The Business, Energy and Industrial Strategy Committee, a select committee of the House of Commons in the UK Parliament, published the UK government’s response to the Committee’s report on the Future of Audit on 7 June. The key takeaway in summary is that the government’s response to many of the recommendations is that they are currently, or will shortly be, consulting on the issues raised in the BEIS Committee’s Future of Audit report.
Rachel Reeves MP, Chair of the BEIS Committee, said: “The collapse of Carillion and accounting scandals at Tesco, BT and Patisserie Valerie and others have provided a painful lesson that audit isn’t working. Businesses, investors, pension-holders and the public deserve better. Urgent audit reform is needed, not yet further consultation.

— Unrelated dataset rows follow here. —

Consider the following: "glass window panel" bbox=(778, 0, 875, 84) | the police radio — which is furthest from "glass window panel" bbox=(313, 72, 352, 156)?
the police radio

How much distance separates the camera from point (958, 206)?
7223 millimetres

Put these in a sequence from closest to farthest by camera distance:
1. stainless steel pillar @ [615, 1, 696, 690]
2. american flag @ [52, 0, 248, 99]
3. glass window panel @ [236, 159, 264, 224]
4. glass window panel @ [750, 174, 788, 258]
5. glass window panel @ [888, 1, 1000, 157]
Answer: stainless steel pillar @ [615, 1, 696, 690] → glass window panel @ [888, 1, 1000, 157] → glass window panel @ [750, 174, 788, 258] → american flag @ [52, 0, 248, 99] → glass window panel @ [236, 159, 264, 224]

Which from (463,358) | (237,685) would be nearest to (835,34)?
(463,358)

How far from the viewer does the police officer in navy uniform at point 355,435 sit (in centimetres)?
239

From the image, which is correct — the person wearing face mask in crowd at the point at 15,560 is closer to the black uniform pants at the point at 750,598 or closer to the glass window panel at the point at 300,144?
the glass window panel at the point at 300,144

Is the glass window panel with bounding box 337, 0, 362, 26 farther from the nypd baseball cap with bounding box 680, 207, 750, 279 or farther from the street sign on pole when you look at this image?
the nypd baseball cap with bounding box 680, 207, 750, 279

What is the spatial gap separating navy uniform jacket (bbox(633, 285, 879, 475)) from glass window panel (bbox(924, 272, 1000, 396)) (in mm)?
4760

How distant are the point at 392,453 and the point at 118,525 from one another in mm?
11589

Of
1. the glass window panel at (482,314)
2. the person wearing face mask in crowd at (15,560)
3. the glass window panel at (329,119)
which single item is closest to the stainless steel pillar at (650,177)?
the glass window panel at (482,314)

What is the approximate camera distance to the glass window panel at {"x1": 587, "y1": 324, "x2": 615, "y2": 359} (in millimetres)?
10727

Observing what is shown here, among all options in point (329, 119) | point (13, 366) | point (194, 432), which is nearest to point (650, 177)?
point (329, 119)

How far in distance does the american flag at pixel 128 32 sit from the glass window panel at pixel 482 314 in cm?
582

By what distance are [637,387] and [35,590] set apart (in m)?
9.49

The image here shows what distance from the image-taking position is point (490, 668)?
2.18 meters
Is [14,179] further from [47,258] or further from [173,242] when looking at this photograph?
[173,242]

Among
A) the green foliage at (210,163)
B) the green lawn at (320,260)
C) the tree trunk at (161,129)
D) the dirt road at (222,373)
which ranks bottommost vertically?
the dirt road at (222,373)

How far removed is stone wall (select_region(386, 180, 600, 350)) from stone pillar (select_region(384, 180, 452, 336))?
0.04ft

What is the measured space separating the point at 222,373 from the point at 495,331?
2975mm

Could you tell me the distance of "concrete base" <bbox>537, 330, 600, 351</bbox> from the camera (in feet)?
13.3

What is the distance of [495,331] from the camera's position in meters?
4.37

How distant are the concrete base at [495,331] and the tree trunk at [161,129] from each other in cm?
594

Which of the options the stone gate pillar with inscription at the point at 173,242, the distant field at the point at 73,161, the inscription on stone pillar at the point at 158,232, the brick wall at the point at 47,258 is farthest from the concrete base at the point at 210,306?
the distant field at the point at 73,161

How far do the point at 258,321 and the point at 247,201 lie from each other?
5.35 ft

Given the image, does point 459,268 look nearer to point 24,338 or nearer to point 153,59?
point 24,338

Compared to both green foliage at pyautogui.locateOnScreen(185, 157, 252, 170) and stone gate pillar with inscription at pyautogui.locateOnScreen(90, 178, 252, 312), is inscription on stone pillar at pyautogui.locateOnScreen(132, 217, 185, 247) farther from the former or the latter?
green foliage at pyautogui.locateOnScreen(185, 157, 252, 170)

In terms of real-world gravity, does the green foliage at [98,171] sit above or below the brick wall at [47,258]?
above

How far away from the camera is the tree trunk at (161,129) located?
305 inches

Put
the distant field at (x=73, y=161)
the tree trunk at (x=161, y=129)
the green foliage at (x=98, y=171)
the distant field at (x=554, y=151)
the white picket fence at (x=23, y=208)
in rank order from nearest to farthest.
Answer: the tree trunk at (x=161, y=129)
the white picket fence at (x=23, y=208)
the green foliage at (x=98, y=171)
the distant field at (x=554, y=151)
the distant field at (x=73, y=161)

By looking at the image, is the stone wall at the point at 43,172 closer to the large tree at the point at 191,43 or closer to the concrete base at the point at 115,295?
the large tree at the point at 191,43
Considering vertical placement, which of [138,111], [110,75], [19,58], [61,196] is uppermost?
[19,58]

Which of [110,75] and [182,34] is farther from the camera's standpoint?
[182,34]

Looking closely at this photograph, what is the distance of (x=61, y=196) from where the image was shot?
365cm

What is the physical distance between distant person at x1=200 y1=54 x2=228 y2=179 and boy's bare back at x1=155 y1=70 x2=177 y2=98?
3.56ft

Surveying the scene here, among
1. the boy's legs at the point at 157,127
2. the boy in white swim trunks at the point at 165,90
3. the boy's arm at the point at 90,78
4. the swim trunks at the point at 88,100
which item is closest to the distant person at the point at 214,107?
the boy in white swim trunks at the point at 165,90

“The CMA (Competition and Markets Authority) and BEIS Committee’s extensive inquiries on audit proposed a range of practical recommendations to improve competition, tackle conflicts of interest and improve the culture of challenge in audit firms. Their response to our report suggests the government is in danger of kicking vital audit reforms into the long grass. We should not wait for the next corporate collapse. The government needs to ignore the lobbying of vested interests in audit and set out a clear timescale for delivering on the substance of the CMA and BEIS Committee’s recommendations”.
Reeves has written to Secretary of State Greg Clark to request the government set a deadline for the conclusion of this consultation process. The correspondence also calls on the government to state whether its intention is to consult on the implementation or the substance of the CMA and BEIS Committee proposals.
The BEIS Committee’s report was published on 2 April and endorsed the CMA’s proposed operational split between audit and non-audit but argued that it may be necessary to go further with a structural break-up in order to tackle the conflicts of interest in the audit market and ensure the professional scepticism needed to deliver high-quality audits.
In its response to the committee, the government said it had asked for an independent review into the quality and effectiveness of audit. This review, the response said: “…will look at audit as a product and what audit should be in the future. It will address the audit expectation gap: the difference between what people think audit does and what it actually does. It will also look at the scope of audit, any changes that may need to be made to it and how it can better serve the public interest.” A report based on this review is expected to be provided to the government by the end of this year.